Publié le 13 février 2026 à 07h35. Le président de l’Université des Philippines (UP), Angelo Jimenez, a plaidé devant le Sénat pour une approche équilibrée dans la réglementation des réseaux sociaux afin de protéger les enfants et les mineurs, tout en préservant les libertés fondamentales et en favorisant l’éducation numérique.
- Angelo Jimenez, président de l’UP, a témoigné devant le Comité sénatorial de l’information publique et des médias de masse concernant plusieurs projets de loi visant à encadrer l’accès des jeunes aux plateformes numériques.
- Il a soulevé des questions cruciales concernant la proportionnalité des restrictions d’âge, la protection des données personnelles et la nécessité d’une éducation aux médias et à la santé mentale.
- L’UP s’est déclarée prête à apporter son expertise interdisciplinaire pour aider le Sénat à élaborer une législation éclairée et constitutionnellement solide.
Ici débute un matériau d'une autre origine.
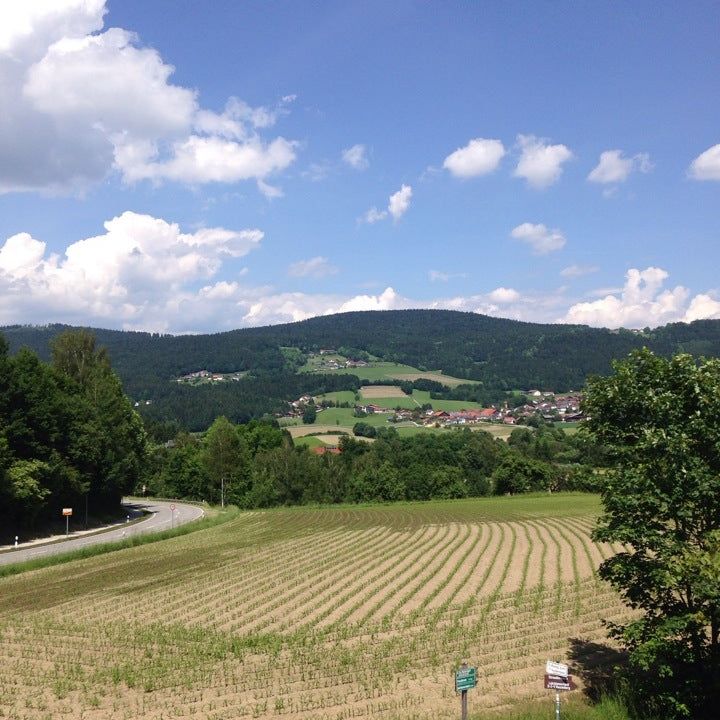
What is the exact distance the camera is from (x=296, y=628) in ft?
79.5

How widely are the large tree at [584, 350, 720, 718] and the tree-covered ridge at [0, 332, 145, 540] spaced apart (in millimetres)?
46682

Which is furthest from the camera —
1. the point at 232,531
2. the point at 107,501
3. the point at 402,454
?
the point at 402,454

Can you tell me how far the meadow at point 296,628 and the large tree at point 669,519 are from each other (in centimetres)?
399

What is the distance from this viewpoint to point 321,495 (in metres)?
101

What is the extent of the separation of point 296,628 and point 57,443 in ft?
147

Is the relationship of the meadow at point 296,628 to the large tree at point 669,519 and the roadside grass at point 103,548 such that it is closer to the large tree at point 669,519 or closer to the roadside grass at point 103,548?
the roadside grass at point 103,548

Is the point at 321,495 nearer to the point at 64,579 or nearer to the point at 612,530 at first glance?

Le président Jimenez a été auditionné le 11 février dans le cadre de l’examen des projets de loi du Sénat n° 40, 185, 595, 601 et 1735. Il était accompagné de la professeure agrégée Maria Diosa Labiste, doyenne du Collège des médias et de la communication de l’UP Diliman, et de Maître Daniel Lising, du Centre juridique de l’UP.
Devant les sénateurs, Jimenez a exprimé des réserves quant à l’impact potentiel de certaines mesures sur les droits et libertés des jeunes utilisateurs. Il a notamment mis en garde contre des restrictions d’âge trop strictes, qui pourraient entraver leur accès à l’information et à l’éducation. Il a également souligné l’importance de garantir la sécurité des données personnelles collectées par les plateformes de médias sociaux, conformément à la législation en vigueur.
« Nous pensons qu’une législation fondée sur des données probantes et constitutionnellement solide est à la fois possible et nécessaire », a déclaré Jimenez, soulignant la volonté de l’UP de contribuer à l’élaboration d’un cadre réglementaire équilibré et efficace.
L’UP a proposé de mettre à disposition son expertise dans divers domaines, notamment le droit, la gouvernance, la psychologie, l’éducation, la santé publique et la science des données, afin d’aider le comité à prendre des décisions éclairées. L’université a également insisté sur la nécessité de promouvoir une culture numérique responsable, axée sur la pensée critique, l’éducation aux médias, la sensibilisation à la santé mentale et l’engagement parental.
L’audition s’inscrit dans un contexte de préoccupations croissantes concernant les risques auxquels sont exposés les enfants et les mineurs sur les réseaux sociaux, tels que le cyberharcèlement, la désinformation et l’exploitation sexuelle. Les projets de loi examinés par le Sénat visent à renforcer la protection des jeunes utilisateurs et à responsabiliser les plateformes numériques.